Huge congratulations on gorgeous Daisy! :baby: I'm so glad she's bringing you the happiness you both deserve. :hugs: Well done - such a speedy labour!


----------



## shelx

congrats! shes gorgeous and love her wee outfit x


----------



## BabyHaines

Congratulations honey. I couldn't be happier for you. She is so beautiful, and you have done so well.
I wish you and your family so much happiness for the future - you deserve it honey xxxx


----------



## Jem

Congratulations hunni! She is gorgeous!!! You are an amazing person and Alex would be so proud! x


----------



## happyfeet

Congratulations she is adorable


----------



## rachxbaby1x

Shes beautiful xxxxxxx


----------



## missy123

she looks just like Alex :) ahh hun im delighted for you and hubby,shes amazing!!


----------



## bexie1985

congrats hayley shes beautiful, im so pleased ur labour was nice as possible, hugs xx


----------



## MummyCarly

Congrats hun, and wow if you dont mind me saying she does look alot like her brother.

xoxo


----------



## ZoeMxwell

Shes adorable, congrats


----------



## xxxjacxxx

She is an absolute little Gem, You must be soooo proud:flower:
She does look like Alex:cloud9:


----------



## Shinning_Star

I'm so happy to read this birth story and yet a little tear strciken at the end.

YOur both stars you've gotten through so much, home straight now hunni!

Congratulations to you both and Yes Daisy is abs stunning!


----------



## Louisandcoco

Congratulations. She's beautiful. Xx


----------



## Carmello_01

How wonderful! Congratulations!


----------



## Ginaerhol

congratulations :hugs: xx


----------



## kyesmummy

congrats huni she is a lil stunner xxxx


----------



## Pinkgirl

congratulations Hayley she is beautiful
xx


----------



## leelee

Hayley,

I am so happy for you. Daisy will always have her big brother Alex watching over her. Im so happy the labour worked out so well for you too.

xxx


----------



## Tasha

Just seen this hun, congratulations. Daisy is gorgeous, you make very beautiful babies x


----------



## BLUEBELLMUMMY

she is absolutely stunning,and looks just like alex.congrats hun,i hope she brings u and oh all the happiness you deserve.x


----------



## sweetlullaby

Congrats she is gorgeous :hugs: xx


----------



## LunaBean

She's so gorgeous!
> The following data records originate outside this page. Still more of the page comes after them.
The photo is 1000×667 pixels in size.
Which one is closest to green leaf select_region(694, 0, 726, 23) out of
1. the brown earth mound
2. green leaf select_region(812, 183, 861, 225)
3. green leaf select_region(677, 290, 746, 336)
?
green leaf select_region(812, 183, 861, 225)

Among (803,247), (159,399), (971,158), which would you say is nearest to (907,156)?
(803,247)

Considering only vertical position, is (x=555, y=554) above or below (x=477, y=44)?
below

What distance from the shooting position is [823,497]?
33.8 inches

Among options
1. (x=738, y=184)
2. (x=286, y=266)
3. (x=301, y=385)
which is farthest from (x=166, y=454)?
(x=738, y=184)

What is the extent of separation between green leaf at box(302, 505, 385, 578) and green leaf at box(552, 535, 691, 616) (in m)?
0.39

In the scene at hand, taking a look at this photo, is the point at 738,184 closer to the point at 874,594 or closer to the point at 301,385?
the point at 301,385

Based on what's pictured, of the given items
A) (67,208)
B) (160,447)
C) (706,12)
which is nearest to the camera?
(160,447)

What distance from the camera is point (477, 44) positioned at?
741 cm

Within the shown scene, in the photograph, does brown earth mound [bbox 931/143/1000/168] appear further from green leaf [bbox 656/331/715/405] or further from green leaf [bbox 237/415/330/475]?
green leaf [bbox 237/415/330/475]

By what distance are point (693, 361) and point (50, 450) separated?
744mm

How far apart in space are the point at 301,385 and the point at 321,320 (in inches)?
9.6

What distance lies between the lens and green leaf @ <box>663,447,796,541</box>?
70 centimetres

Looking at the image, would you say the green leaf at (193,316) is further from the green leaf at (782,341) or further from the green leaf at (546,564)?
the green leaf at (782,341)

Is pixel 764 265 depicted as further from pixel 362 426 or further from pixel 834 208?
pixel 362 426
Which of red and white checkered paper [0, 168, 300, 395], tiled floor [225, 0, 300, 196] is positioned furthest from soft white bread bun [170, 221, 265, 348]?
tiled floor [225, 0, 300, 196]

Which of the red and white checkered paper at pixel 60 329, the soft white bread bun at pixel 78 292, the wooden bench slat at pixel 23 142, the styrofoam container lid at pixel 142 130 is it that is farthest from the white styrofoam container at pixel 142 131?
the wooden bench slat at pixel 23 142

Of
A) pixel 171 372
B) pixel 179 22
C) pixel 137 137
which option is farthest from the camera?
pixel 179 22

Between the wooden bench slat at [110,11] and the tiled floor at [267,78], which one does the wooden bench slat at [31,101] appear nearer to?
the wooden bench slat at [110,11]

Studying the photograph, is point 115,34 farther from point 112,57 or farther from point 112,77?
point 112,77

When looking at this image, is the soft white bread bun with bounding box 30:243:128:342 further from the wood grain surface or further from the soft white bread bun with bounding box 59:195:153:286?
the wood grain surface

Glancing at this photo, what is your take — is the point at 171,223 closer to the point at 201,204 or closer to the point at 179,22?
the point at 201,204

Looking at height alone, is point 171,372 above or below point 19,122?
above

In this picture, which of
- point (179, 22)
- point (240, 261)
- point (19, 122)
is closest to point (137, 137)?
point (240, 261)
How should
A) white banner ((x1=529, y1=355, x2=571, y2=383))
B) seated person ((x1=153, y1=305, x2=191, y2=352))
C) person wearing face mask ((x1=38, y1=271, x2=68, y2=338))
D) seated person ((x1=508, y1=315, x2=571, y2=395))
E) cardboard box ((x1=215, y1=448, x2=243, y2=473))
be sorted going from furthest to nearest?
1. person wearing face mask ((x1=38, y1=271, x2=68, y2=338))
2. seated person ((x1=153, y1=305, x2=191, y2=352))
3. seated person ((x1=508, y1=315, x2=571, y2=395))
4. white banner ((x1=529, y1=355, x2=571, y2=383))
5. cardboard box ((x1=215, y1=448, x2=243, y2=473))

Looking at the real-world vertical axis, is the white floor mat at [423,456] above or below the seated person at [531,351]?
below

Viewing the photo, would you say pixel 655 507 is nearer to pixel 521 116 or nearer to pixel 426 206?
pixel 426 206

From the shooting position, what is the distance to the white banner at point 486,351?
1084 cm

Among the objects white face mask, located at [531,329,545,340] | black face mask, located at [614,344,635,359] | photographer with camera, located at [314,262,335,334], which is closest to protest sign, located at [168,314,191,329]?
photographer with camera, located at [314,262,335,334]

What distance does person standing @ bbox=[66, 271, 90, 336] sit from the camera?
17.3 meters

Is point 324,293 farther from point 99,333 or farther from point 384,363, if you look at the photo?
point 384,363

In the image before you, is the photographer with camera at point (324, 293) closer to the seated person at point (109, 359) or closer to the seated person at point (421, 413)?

Looks just like her big bro :):)


----------



## Windmills

Congratulations Hayley, she's beautiful :cloud9: xxx


----------



## twiggy56

Ahh! Here's your birth announcement! Stoopid preggo brain only just found it lol.

Congrats again hun, Daisy is a little treasure...Alex and Daisy are just two of a kind :hugs:

x x x


----------



## MummyToAmberx

Awwww, i didnt realise you'd given birth!

Huge congrats, she is gorgeous!!


----------



## ineedaseed

Congratulations hayley, daisy is gorgeous xxx


----------



## Raggydoll

Congratulations Hayley. She is so beautiful. x


----------



## AimeeM

Well done Hayley, you had the nice calm birth you deserve and she is such a beautiful little girl i am so pleased for you all xxxx


----------



## Hoolie

Congratulations to you and OH.

Daisy is just gorgeous

Alex


----------



## Gwizz

Congrats hun, all the best for the future - she is gorgeous!!!!!!!!!!!!!!

:happydance:

xxxxxxxxxxxxxxxxx


----------



## FierceAngel

huge congrats hun,, im crying like a baby now blooming hormones

so happy for you xxxxxxxxxxxxxxxxx


----------



## hudz26

awww she is gorgeous xxx


----------



## debjolin

Congrats to you both and well done xx


----------



## Samemka

Daisy is so gorgeous & I know she's going to be a very loved & doted on little princess :hugs: xxxx


----------



## nataliecn

Congrats Hayley!
I am so happy for you! 
She is absolutely beautiful!


----------



## BBonBoard

she is gorgeous congratulations.


----------



## lottie7

she is absolutely gorgeous! I bet you are so proud.

CONGRATULATIONS


----------